* [PROBLEM REQUIREMENTS]:
Using the entries that follow, transcribe only the lines from the line with "塩紅鮭「低温熟成造り」半身900g(甘塩仕立て・個別包装)【お中元ギフト】" to the line with "Yoon 윤고딕 700 90 버전 1.040; 빌드 20140724", both included, exactly as they stand and without pictures.

* [PROVIDED ENTRIES]:
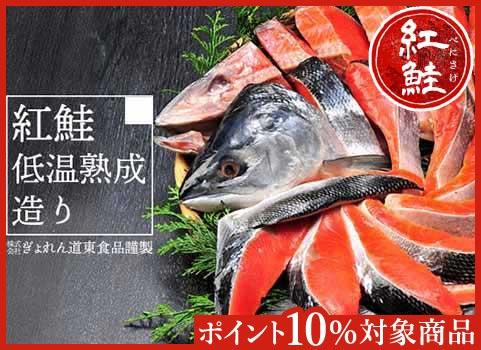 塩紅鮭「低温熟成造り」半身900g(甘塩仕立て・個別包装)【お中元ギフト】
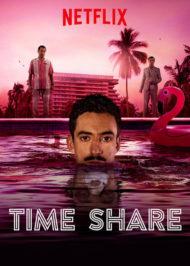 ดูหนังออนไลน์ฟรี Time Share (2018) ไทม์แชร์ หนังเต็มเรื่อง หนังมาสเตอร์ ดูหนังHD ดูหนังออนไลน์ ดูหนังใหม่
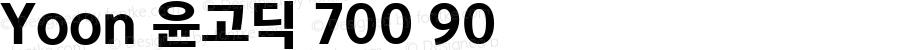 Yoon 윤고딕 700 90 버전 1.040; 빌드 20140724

...

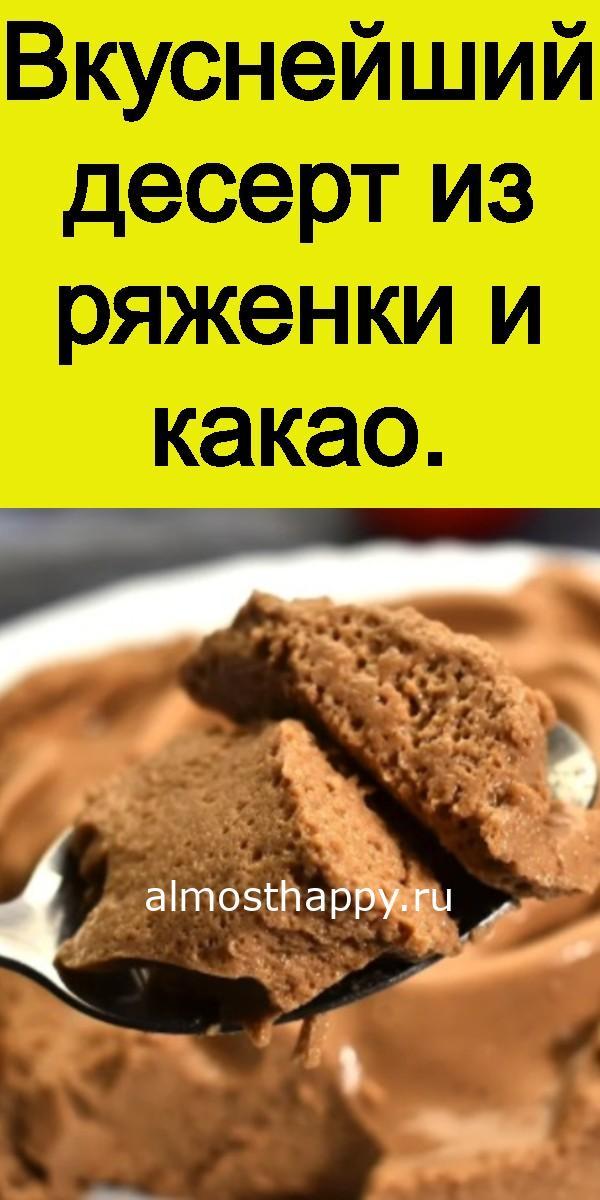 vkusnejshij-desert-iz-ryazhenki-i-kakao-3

* [TASK RESPONSE]:
 塩紅鮭「低温熟成造り」半身900g(甘塩仕立て・個別包装)【お中元ギフト】
 ดูหนังออนไลน์ฟรี Time Share (2018) ไทม์แชร์ หนังเต็มเรื่อง หนังมาสเตอร์ ดูหนังHD ดูหนังออนไลน์ ดูหนังใหม่
 Yoon 윤고딕 700 90 버전 1.040; 빌드 20140724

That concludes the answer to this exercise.